── Records shown ──

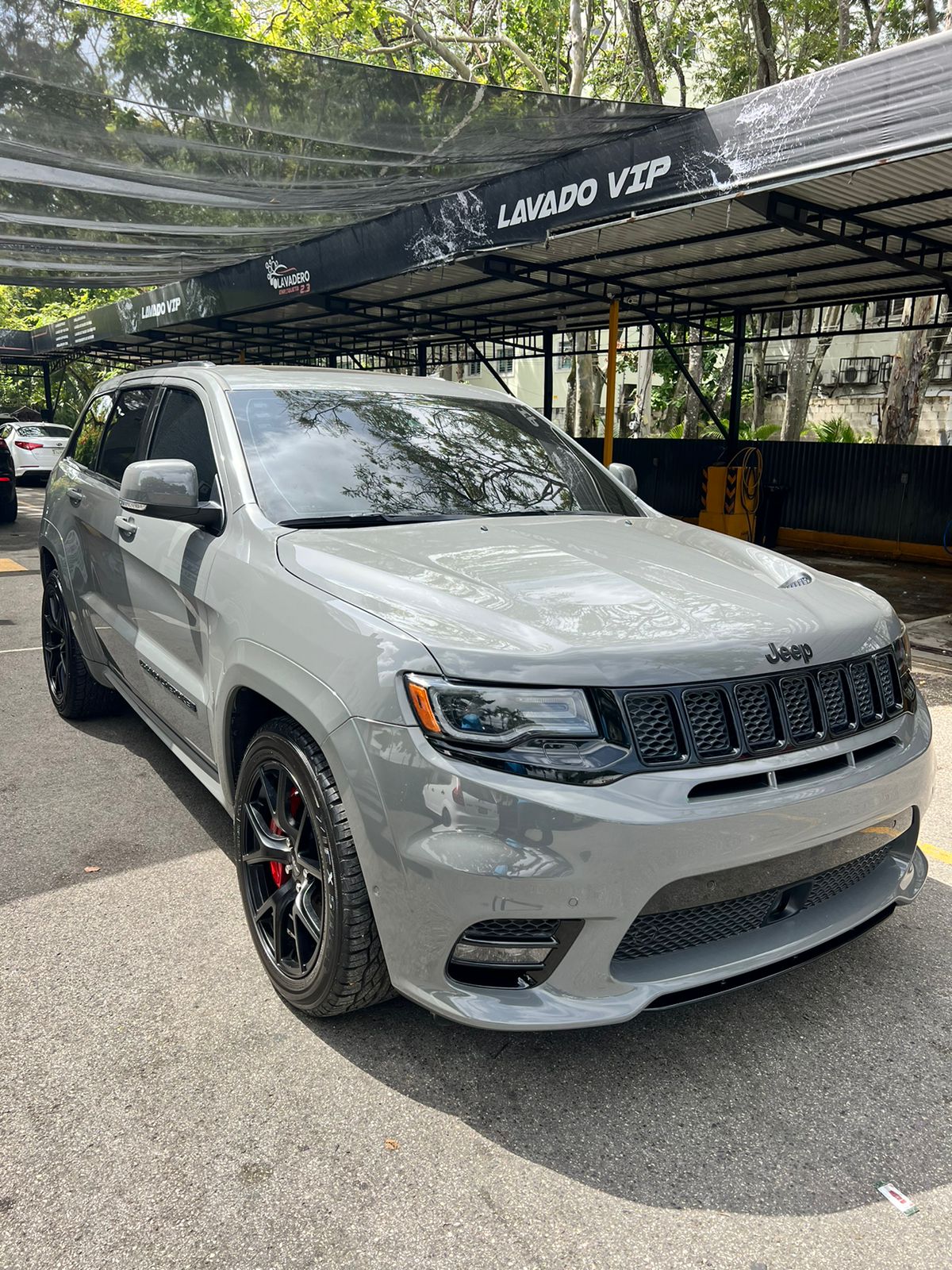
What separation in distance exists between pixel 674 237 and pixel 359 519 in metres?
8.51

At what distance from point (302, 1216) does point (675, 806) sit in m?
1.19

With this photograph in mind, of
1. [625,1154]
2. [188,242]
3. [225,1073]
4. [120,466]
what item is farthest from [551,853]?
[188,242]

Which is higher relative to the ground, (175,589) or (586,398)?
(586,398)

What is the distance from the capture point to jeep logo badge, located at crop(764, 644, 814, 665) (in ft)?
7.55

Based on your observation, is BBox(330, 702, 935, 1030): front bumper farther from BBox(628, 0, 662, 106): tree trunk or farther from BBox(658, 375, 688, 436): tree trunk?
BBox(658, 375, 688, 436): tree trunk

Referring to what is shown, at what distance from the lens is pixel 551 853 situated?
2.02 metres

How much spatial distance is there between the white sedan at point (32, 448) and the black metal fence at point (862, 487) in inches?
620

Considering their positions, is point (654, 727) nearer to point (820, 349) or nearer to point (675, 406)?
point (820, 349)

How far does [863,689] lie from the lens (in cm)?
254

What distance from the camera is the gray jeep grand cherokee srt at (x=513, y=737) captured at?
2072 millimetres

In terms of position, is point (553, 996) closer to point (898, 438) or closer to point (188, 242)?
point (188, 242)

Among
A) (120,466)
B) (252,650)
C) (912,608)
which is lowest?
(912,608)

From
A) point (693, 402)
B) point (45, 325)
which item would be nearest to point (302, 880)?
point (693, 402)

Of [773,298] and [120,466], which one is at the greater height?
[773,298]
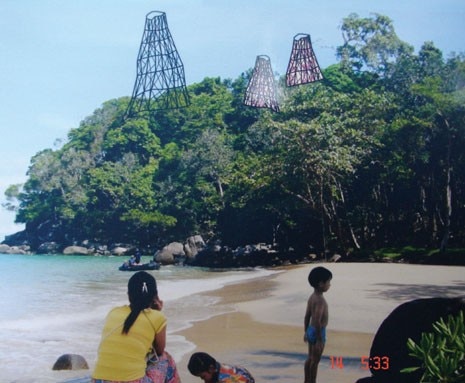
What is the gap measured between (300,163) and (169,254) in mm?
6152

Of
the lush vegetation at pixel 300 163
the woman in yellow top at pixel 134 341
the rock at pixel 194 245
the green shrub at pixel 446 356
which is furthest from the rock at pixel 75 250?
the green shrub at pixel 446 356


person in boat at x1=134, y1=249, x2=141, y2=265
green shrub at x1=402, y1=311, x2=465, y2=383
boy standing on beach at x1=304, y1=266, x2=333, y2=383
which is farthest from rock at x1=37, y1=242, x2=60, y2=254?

───

Requirements:
Can you return, word for word, the entries from the line holding "In terms of" through the end of the entries, both ends included, leaving out the pictures?

Task output:
In terms of position, is point (553, 996) closer to point (898, 438) or closer to point (188, 242)?
point (188, 242)

Among
A) (120,466)
B) (252,650)
C) (912,608)
which is lowest?
(912,608)

From
A) point (693, 402)
B) point (45, 325)
which item would be nearest to point (302, 880)?
point (693, 402)

Of [773,298] and [120,466], which one is at the greater height?
[773,298]
What is the gap measured between (300,163) and (169,254) in mm?
6152

Of
the lush vegetation at pixel 300 163
the woman in yellow top at pixel 134 341
the rock at pixel 194 245
the green shrub at pixel 446 356
which is furthest from the rock at pixel 75 250?
the green shrub at pixel 446 356


person in boat at x1=134, y1=249, x2=141, y2=265
green shrub at x1=402, y1=311, x2=465, y2=383
boy standing on beach at x1=304, y1=266, x2=333, y2=383
which is farthest from rock at x1=37, y1=242, x2=60, y2=254?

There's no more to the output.